▶ _Exercise text_:
== Segment start ==
Low frequency of the wild-type freezing-tolerance LsCBF7 allele among lettuce population suggest negative selection during domestication and breeding

Authors: Park, Sunchung - Sun; SHI, AINONG - University Of Arkansas; Mou, Beiquan

Submitted to: Theoretical and Applied Genetics
Publication Type: Peer Reviewed Journal
Publication Acceptance Date: 5/3/2024
Publication Date: 5/18/2024
Citation: Park, S., Shi, A., Mou, B. 2024. Low frequency of the wild-type freezing-tolerance LsCBF7 allele among lettuce population suggest negative selection during domestication and breeding. Theoretical and Applied Genetics. 137:135. https://doi.org/10.1007/s00122-024-04643-8.
DOI: https://doi.org/10.1007/s00122-024-04643-8

Interpretive Summary: Lettuce is a widely popular vegetable, and for year-round production, its cultivation continues through the colder months in regions with milder winters. However, these areas often experience freezing temperatures, leading to substantial yield losses, making it essential to develop lettuce varieties that can withstand the cold. In our research, we focused on understanding how lettuce can become more resilient to freezing temperatures. We discovered a specific gene, LsCBF7, in lettuce that plays a crucial role in this process. We investigated its role and found that it contributes to improved freezing tolerance in certain lettuce varieties, particularly those from colder regions. This discovery opens the possibility of breeding lettuce varieties that can thrive in colder climates. However, we also found that this gene might be linked to a less desirable trait called early bolting. To fully harness the potential of this gene for freezing tolerance, we need to find a way to separate it from the early bolting trait. This research could lead to lettuce varieties that are more resilient to freezing temperatures, ensuring a consistent supply of this nutritious vegetable, even during colder months.
== Segment end ==
▶ _Dataset extract_:
== Segment start ==
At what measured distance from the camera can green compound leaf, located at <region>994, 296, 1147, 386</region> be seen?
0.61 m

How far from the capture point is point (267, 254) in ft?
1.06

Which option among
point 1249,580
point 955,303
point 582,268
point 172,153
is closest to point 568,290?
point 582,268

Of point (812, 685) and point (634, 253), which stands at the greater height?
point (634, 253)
== Segment end ==
== Segment start ==
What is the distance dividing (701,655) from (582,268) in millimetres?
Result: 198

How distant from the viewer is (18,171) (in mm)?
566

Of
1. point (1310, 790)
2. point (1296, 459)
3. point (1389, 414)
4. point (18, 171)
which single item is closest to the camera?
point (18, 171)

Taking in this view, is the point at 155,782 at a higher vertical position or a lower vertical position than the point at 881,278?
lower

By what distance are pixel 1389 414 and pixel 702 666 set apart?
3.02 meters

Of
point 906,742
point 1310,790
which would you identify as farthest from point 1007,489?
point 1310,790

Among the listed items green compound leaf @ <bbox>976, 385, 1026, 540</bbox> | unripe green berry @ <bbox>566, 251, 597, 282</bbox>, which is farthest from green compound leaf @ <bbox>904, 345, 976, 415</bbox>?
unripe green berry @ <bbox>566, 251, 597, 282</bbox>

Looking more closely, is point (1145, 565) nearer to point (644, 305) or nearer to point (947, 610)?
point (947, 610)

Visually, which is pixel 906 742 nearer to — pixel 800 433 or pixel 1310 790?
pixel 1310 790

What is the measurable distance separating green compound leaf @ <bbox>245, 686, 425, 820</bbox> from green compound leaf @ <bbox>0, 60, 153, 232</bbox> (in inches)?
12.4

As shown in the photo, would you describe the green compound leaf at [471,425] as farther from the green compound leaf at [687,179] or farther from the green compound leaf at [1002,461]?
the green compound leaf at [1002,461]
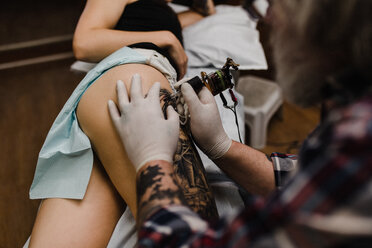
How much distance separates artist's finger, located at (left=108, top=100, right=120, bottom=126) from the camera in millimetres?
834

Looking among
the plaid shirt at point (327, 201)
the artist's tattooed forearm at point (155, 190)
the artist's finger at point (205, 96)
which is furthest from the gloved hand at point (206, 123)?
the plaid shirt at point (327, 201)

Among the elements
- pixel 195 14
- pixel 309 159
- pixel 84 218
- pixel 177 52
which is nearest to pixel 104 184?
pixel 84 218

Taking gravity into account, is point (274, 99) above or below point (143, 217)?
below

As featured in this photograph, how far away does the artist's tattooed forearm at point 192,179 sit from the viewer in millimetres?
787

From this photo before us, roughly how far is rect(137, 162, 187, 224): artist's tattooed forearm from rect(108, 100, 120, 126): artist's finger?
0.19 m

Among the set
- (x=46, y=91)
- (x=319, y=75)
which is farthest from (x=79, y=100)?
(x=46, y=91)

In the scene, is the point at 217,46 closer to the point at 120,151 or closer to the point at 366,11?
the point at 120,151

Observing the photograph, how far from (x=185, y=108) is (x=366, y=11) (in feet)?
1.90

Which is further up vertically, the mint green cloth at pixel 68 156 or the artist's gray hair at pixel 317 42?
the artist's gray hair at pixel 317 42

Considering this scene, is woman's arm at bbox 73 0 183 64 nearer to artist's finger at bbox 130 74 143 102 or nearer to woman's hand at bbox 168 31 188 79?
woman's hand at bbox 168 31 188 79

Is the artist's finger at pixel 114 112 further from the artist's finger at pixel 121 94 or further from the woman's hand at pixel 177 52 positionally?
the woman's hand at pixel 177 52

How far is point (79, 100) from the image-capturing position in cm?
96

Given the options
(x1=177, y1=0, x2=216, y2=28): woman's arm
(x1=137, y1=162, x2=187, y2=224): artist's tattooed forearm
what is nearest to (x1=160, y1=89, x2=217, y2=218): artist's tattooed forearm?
== Segment end ==
▶ _Required work_:
**A.** Copy the lettuce freezing-tolerance summary word for word, starting at the words "Authors: Park, Sunchung" and stopping after "Genetics. 137:135. https://doi.org/10.1007/s00122-024-04643-8.".
**B.** Carry on writing the lettuce freezing-tolerance summary from the point where it ends.

▶ _Exercise results_:
**A.**
Authors: Park, Sunchung - Sun; SHI, AINONG - University Of Arkansas; Mou, Beiquan

Submitted to: Theoretical and Applied Genetics
Publication Type: Peer Reviewed Journal
Publication Acceptance Date: 5/3/2024
Publication Date: 5/18/2024
Citation: Park, S., Shi, A., Mou, B. 2024. Low frequency of the wild-type freezing-tolerance LsCBF7 allele among lettuce population suggest negative selection during domestication and breeding. Theoretical and Applied Genetics. 137:135. https://doi.org/10.1007/s00122-024-04643-8.

**B.**
Technical Abstract: Lettuce is one of the most consumed vegetables globally. Typically grown in temperatures ranging from 13 to 21°C, its cultivation continues through the colder months in regions with milder winters. However, these areas often experience freezing temperatures, leading to substantial yield losses. Therefore, the development of freezing-tolerant lettuce varieties has become a long-term goal of lettuce breeding programs. Despite its significance, our understanding of freezing tolerance in lettuce remains limited. Plants evolve a coping mechanism against freezing, known as cold acclimation, whereby they can increase freezing tolerance when pre-exposed to low nonfreezing temperatures. The CBF pathway is well-known for its central role in cold acclimation. Previously, we identified 14 CBF genes in lettuce and discovered that one of them, LsCBF7, had a loss-of-function mutation. In this study, we uncovered that accessions from colder regions carried the wild-type allele of LsCBF7 and this allele contributed to increased freezing tolerance, with 14% of the lettuce population carrying this allele. Interestingly, in wild lettuce (L. serriola) that is considered a progenitor of cultivated lettuce, this wild-type allele was much more common, with a frequency of 90%. This finding suggests that this wild-type allele may have undergone negative selection during the domestication or breeding of lettuce. Our data strongly indicate that this allele could be linked to early bolting, an undesirable trait in lettuce, which may have driven the negative selection. While this wild-type allele shows promise for improving freezing tolerance in lettuce, it is crucial to decouple it from the early bolting trait to fully harness its potential in lettuce breeding.